# Given information
┄┄┄┄┄┄┄┄┄┄┄┄┄┄┄┄┄┄┄┄
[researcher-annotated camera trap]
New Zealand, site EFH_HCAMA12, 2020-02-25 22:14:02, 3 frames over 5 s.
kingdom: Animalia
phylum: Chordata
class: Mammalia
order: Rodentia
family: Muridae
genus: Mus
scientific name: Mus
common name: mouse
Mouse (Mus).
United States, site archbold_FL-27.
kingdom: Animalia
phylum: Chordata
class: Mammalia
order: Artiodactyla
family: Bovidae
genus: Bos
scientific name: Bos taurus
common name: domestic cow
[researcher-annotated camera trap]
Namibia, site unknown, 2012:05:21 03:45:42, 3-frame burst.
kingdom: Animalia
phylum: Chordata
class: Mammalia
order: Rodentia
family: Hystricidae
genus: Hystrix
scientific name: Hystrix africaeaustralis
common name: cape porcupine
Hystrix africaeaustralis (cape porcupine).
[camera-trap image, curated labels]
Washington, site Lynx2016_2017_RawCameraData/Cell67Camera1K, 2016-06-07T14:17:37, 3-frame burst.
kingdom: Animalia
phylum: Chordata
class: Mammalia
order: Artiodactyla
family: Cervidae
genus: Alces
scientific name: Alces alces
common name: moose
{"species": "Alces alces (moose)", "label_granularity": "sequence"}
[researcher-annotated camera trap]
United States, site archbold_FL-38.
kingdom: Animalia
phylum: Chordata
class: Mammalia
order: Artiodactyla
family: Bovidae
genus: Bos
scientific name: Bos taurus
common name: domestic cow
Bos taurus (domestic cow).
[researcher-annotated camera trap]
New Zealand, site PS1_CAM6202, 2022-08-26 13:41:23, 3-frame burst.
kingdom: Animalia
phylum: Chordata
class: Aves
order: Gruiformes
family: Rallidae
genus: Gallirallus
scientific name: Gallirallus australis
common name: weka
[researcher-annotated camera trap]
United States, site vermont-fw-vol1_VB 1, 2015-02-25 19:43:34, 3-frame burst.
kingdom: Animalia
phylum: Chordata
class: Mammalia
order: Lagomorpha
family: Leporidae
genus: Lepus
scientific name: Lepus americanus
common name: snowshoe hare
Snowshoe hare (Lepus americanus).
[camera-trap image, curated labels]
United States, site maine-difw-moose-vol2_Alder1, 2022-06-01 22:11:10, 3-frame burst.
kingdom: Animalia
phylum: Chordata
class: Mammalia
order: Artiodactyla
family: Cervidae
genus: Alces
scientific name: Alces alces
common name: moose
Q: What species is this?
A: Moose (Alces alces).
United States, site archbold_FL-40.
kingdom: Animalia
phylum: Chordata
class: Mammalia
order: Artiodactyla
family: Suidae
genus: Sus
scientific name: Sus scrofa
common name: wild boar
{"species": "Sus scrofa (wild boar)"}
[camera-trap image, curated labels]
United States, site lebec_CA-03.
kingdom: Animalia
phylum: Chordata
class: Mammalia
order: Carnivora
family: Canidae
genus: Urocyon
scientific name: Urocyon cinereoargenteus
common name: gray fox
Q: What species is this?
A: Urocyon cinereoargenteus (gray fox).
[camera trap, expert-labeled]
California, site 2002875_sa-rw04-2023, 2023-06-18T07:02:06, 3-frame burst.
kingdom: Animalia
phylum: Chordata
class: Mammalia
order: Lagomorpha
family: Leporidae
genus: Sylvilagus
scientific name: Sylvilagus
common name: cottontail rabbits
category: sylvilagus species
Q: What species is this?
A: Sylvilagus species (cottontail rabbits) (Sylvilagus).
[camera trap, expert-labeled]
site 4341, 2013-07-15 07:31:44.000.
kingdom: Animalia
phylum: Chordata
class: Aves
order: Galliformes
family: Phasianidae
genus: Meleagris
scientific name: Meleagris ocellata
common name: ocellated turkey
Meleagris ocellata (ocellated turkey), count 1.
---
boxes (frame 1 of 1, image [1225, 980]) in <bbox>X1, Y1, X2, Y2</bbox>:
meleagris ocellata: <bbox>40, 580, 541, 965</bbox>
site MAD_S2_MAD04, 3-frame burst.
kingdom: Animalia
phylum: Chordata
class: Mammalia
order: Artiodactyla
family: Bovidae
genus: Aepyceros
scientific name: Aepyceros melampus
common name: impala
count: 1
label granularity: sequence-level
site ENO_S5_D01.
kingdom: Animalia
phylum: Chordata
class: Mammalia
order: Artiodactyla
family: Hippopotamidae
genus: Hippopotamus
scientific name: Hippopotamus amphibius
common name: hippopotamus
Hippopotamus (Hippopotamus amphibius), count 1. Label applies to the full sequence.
┄┄┄┄┄┄┄┄┄┄┄┄┄┄┄┄┄┄┄┄
# What the task requires
Output each record above exactly, omitting nothing.

# Response to the task
[researcher-annotated camera trap]
New Zealand, site EFH_HCAMA12, 2020-02-25 22:14:02, 3 frames over 5 s.
kingdom: Animalia
phylum: Chordata
class: Mammalia
order: Rodentia
family: Muridae
genus: Mus
scientific name: Mus
common name: mouse
Mouse (Mus).
United States, site archbold_FL-27.
kingdom: Animalia
phylum: Chordata
class: Mammalia
order: Artiodactyla
family: Bovidae
genus: Bos
scientific name: Bos taurus
common name: domestic cow
[researcher-annotated camera trap]
Namibia, site unknown, 2012:05:21 03:45:42, 3-frame burst.
kingdom: Animalia
phylum: Chordata
class: Mammalia
order: Rodentia
family: Hystricidae
genus: Hystrix
scientific name: Hystrix africaeaustralis
common name: cape porcupine
Hystrix africaeaustralis (cape porcupine).
[camera-trap image, curated labels]
Washington, site Lynx2016_2017_RawCameraData/Cell67Camera1K, 2016-06-07T14:17:37, 3-frame burst.
kingdom: Animalia
phylum: Chordata
class: Mammalia
order: Artiodactyla
family: Cervidae
genus: Alces
scientific name: Alces alces
common name: moose
{"species": "Alces alces (moose)", "label_granularity": "sequence"}
[researcher-annotated camera trap]
United States, site archbold_FL-38.
kingdom: Animalia
phylum: Chordata
class: Mammalia
order: Artiodactyla
family: Bovidae
genus: Bos
scientific name: Bos taurus
common name: domestic cow
Bos taurus (domestic cow).
[researcher-annotated camera trap]
New Zealand, site PS1_CAM6202, 2022-08-26 13:41:23, 3-frame burst.
kingdom: Animalia
phylum: Chordata
class: Aves
order: Gruiformes
family: Rallidae
genus: Gallirallus
scientific name: Gallirallus australis
common name: weka
[researcher-annotated camera trap]
United States, site vermont-fw-vol1_VB 1, 2015-02-25 19:43:34, 3-frame burst.
kingdom: Animalia
phylum: Chordata
class: Mammalia
order: Lagomorpha
family: Leporidae
genus: Lepus
scientific name: Lepus americanus
common name: snowshoe hare
Snowshoe hare (Lepus americanus).
[camera-trap image, curated labels]
United States, site maine-difw-moose-vol2_Alder1, 2022-06-01 22:11:10, 3-frame burst.
kingdom: Animalia
phylum: Chordata
class: Mammalia
order: Artiodactyla
family: Cervidae
genus: Alces
scientific name: Alces alces
common name: moose
Q: What species is this?
A: Moose (Alces alces).
United States, site archbold_FL-40.
kingdom: Animalia
phylum: Chordata
class: Mammalia
order: Artiodactyla
family: Suidae
genus: Sus
scientific name: Sus scrofa
common name: wild boar
{"species": "Sus scrofa (wild boar)"}
[camera-trap image, curated labels]
United States, site lebec_CA-03.
kingdom: Animalia
phylum: Chordata
class: Mammalia
order: Carnivora
family: Canidae
genus: Urocyon
scientific name: Urocyon cinereoargenteus
common name: gray fox
Q: What species is this?
A: Urocyon cinereoargenteus (gray fox).
[camera trap, expert-labeled]
California, site 2002875_sa-rw04-2023, 2023-06-18T07:02:06, 3-frame burst.
kingdom: Animalia
phylum: Chordata
class: Mammalia
order: Lagomorpha
family: Leporidae
genus: Sylvilagus
scientific name: Sylvilagus
common name: cottontail rabbits
category: sylvilagus species
Q: What species is this?
A: Sylvilagus species (cottontail rabbits) (Sylvilagus).
[camera trap, expert-labeled]
site 4341, 2013-07-15 07:31:44.000.
kingdom: Animalia
phylum: Chordata
class: Aves
order: Galliformes
family: Phasianidae
genus: Meleagris
scientific name: Meleagris ocellata
common name: ocellated turkey
Meleagris ocellata (ocellated turkey), count 1.
---
boxes (frame 1 of 1, image [1225, 980]) in <bbox>X1, Y1, X2, Y2</bbox>:
meleagris ocellata: <bbox>40, 580, 541, 965</bbox>
site MAD_S2_MAD04, 3-frame burst.
kingdom: Animalia
phylum: Chordata
class: Mammalia
order: Artiodactyla
family: Bovidae
genus: Aepyceros
scientific name: Aepyceros melampus
common name: impala
count: 1
label granularity: sequence-level
site ENO_S5_D01.
kingdom: Animalia
phylum: Chordata
class: Mammalia
order: Artiodactyla
family: Hippopotamidae
genus: Hippopotamus
scientific name: Hippopotamus amphibius
common name: hippopotamus
Hippopotamus (Hippopotamus amphibius), count 1. Label applies to the full sequence.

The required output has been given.